24 Temmuz 2021 Cumartesi

Eva Björg Ægisdóttir "Girls Who Lie"

Kareler ve Sayfalar soğuk diyar polisiyesi (özel) turu, İzlanda'dan yeni bir yazar ve seriyle sizleri yani blog'u okuyan kimse olmadığı için kendi kendisini selamlıyor. Selam. 

Eva Björg Ægisdóttir'in şu ana kadar iki kitaptan oluşan Forbidden Iceland serisinde The Creak on Stairs ve Girls Who Lie adlı iki kitap var. İlk yayınlandıkları tarihi kontrol etmedim ama yakın zamanda, mesela 2015'ten sonrasında kendi dillerinde ilk kez okuyucularla buluşmuşlardır tahminen.
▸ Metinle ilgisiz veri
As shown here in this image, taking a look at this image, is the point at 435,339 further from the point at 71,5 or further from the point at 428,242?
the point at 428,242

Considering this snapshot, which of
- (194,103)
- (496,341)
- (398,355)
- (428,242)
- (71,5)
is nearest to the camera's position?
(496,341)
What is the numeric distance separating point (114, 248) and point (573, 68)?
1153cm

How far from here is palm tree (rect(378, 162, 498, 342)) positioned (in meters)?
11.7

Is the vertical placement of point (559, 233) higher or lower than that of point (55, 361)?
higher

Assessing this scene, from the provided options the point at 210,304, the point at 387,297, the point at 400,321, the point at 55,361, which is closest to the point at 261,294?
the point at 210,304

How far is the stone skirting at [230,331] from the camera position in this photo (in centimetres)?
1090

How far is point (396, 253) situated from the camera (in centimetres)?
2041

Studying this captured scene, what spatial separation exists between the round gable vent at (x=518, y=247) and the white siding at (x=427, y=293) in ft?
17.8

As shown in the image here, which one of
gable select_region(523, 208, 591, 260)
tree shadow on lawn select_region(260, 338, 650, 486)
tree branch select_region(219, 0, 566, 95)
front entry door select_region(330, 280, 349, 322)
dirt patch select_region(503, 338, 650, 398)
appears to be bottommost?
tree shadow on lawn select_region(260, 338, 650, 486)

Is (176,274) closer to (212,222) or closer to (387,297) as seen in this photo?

Öyle düşünüyorum; öyle düşünüyorum diye öyle olacak değil, kesin ve net bilgi isteyenler için kullandıkları arama motorlarına yönelmeleri iyi bir çözüm olacaktır.

Akıl vermem ve seriden kısaca bahsetmem bitti. Şimdi neden ilk önce birinci kitap olan The Creak on Stairs yerine Girls Who Lie adlı ikinci kitabı okuyarak seriye giriş yaptım, buna bir açıklama getireyim. Bende o vardı. Ancak diğeri de sanırım varmış ve ben gözden kaçırdım; çünkü yazarı uzun zamandır merak ediyordum ve ilk kitabı çok kez aradığımı hatırlıyorum ama olan oldu. Şimdi ikinci kitabın ardından ilk kitabı da okuyacağım için sorun yok. 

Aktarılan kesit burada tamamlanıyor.